Exercise text>
Most of our drilling contracts are with exploration and production companies in search of natural gas.  Drilling on land for natural gas generally occurs at deeper drilling depths than drilling for oil.  Although deep-depth drilling exposes us to risk similar to risks encountered in shallow-depth drilling, the magnitude of the risk for deep-depth drilling is greater because of the higher costs and greater complexities involved in drilling deep wells.  We generally do not insure risks related to operating difficulties other than blowouts.  If we do not adequately insure the increased risk from blowouts or if our contractual indemnification rights are insufficient or unfulfilled, our profitability and other results of operation and our financial condition could be adversely affected in the event we encounter blowouts or other significant operating difficulties while drilling at deeper depths.

 

Our current primary focus on drilling for natural gas could place us at a competitive disadvantage if we changed our primary focus to drilling for oil.

Dataset content>
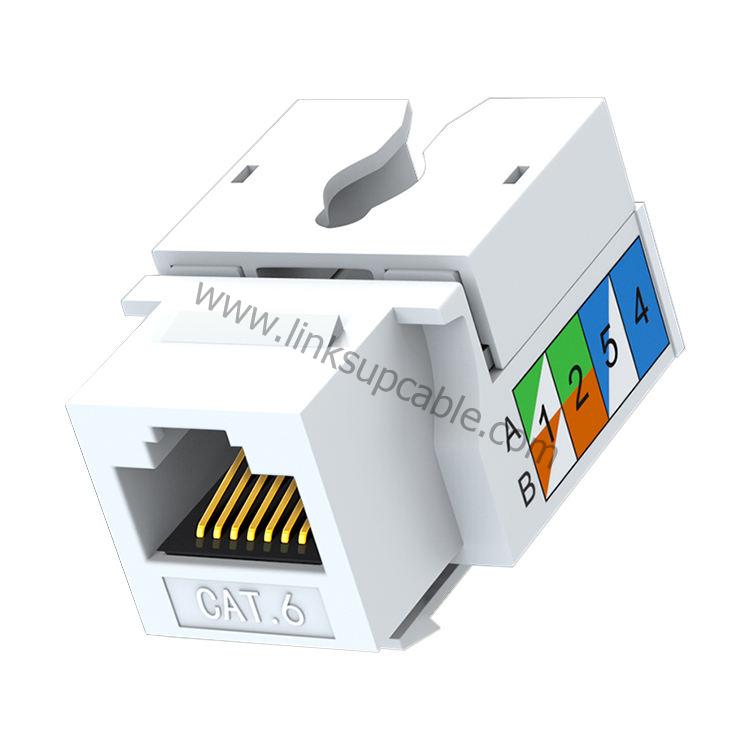 Cat5e UTP/STP Keystone Jack & RJ45 8P8C Connector Modular Plug Assembly 1 Cat6 UTP STP Metal Keystone Jack and RJ45 8P8C Modular Connector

Task>
Copy out the passage above on natural gas drilling risks word for word, in full.

Answer for this exercise>
Most of our drilling contracts are with exploration and production companies in search of natural gas.  Drilling on land for natural gas generally occurs at deeper drilling depths than drilling for oil.  Although deep-depth drilling exposes us to risk similar to risks encountered in shallow-depth drilling, the magnitude of the risk for deep-depth drilling is greater because of the higher costs and greater complexities involved in drilling deep wells.  We generally do not insure risks related to operating difficulties other than blowouts.  If we do not adequately insure the increased risk from blowouts or if our contractual indemnification rights are insufficient or unfulfilled, our profitability and other results of operation and our financial condition could be adversely affected in the event we encounter blowouts or other significant operating difficulties while drilling at deeper depths.

 

Our current primary focus on drilling for natural gas could place us at a competitive disadvantage if we changed our primary focus to drilling for oil.